◆ YOUR ASSIGNMENT ◆
Could you write out the records below exactly as they appear, leaving out any pictures?
(Beginning of PROVIDED MATERIAL)
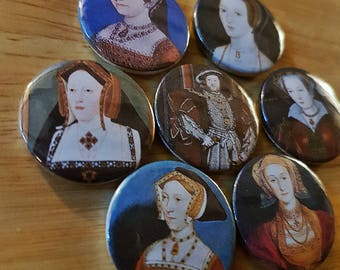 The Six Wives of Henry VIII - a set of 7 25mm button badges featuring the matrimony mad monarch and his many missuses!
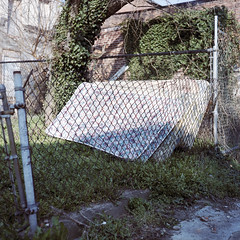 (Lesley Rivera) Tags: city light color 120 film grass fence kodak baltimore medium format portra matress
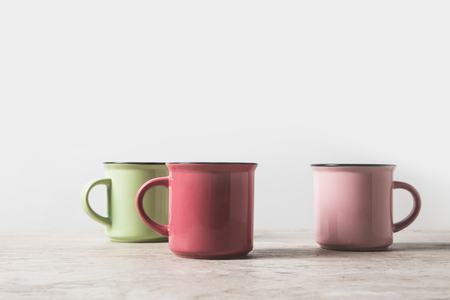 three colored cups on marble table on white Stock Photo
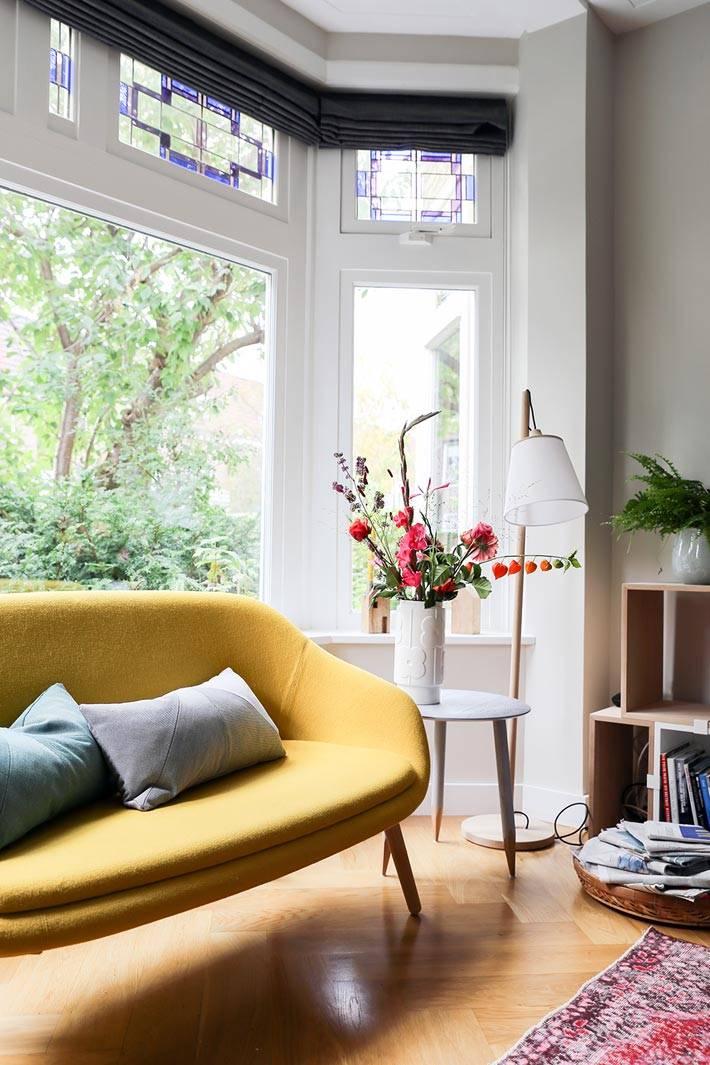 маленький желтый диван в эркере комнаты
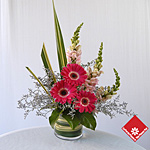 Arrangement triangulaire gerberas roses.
(End of PROVIDED MATERIAL)
◆ ANSWER TO THE PROBLEM ◆
 The Six Wives of Henry VIII - a set of 7 25mm button badges featuring the matrimony mad monarch and his many missuses!
 (Lesley Rivera) Tags: city light color 120 film grass fence kodak baltimore medium format portra matress
 three colored cups on marble table on white Stock Photo
 маленький желтый диван в эркере комнаты
 Arrangement triangulaire gerberas roses.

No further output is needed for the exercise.